→ **The task**:
How many lines of the items below contain the string "sweater", matching case? Reply with the number only.

→ **Records shown**:
= = =

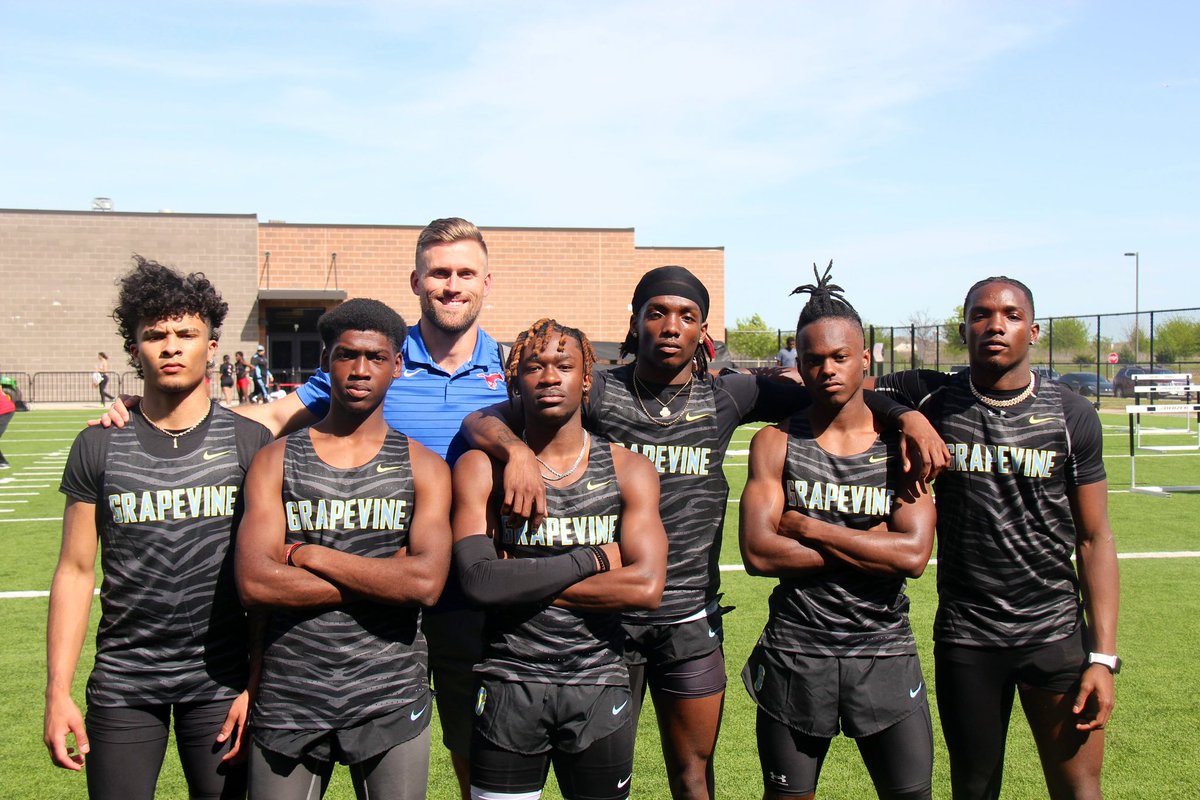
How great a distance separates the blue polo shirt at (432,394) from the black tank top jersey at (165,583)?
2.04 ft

= = =

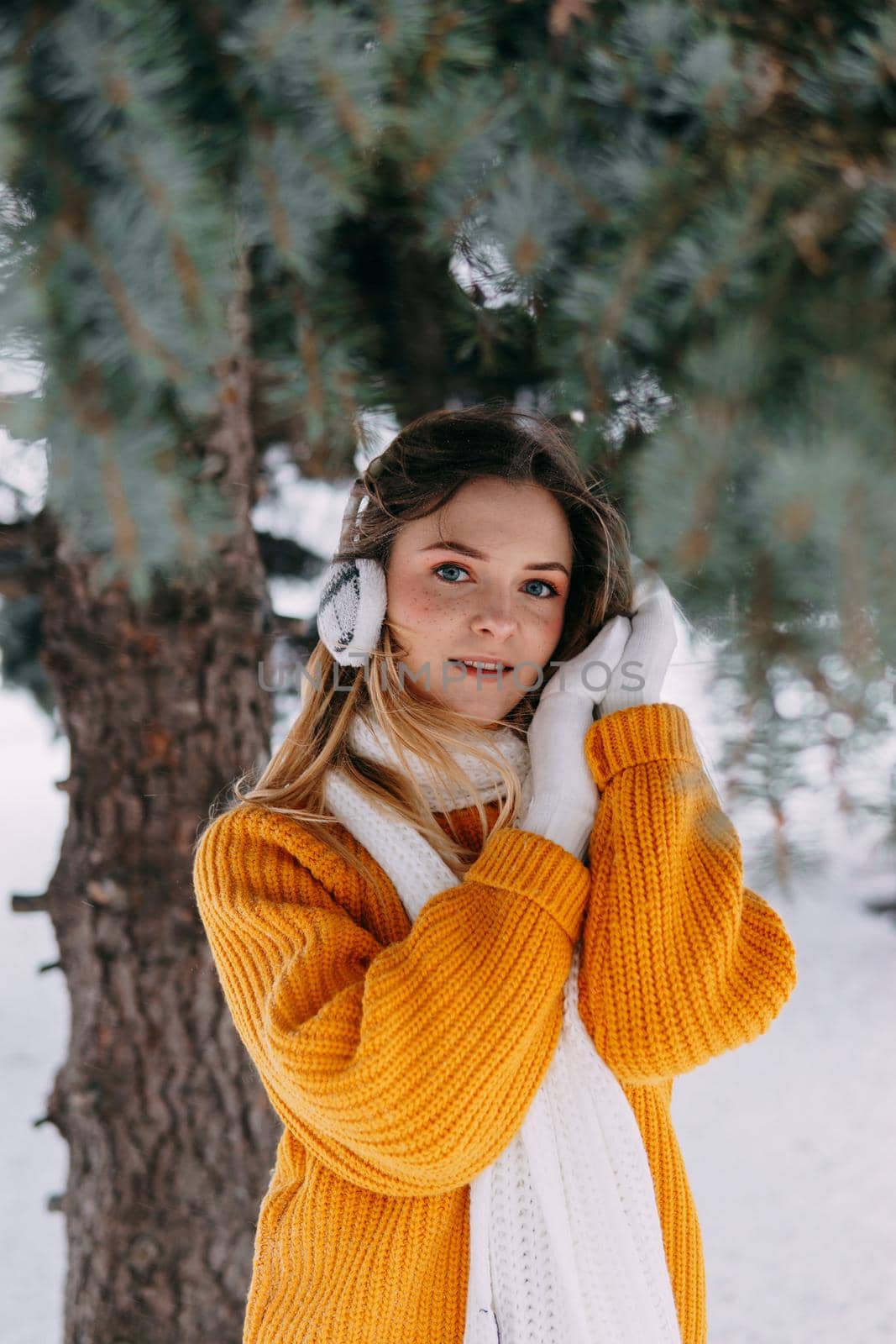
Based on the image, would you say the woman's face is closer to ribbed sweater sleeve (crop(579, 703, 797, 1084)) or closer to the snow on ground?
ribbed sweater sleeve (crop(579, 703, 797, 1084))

= = =

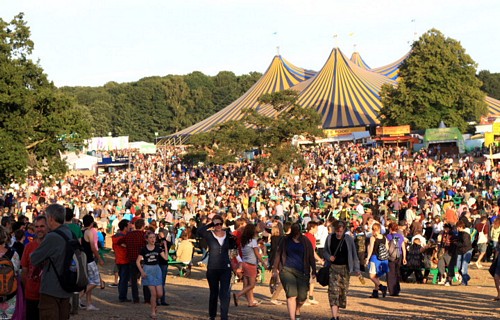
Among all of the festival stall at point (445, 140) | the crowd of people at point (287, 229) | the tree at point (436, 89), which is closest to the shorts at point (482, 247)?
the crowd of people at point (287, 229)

= = =

→ **Final result**:
2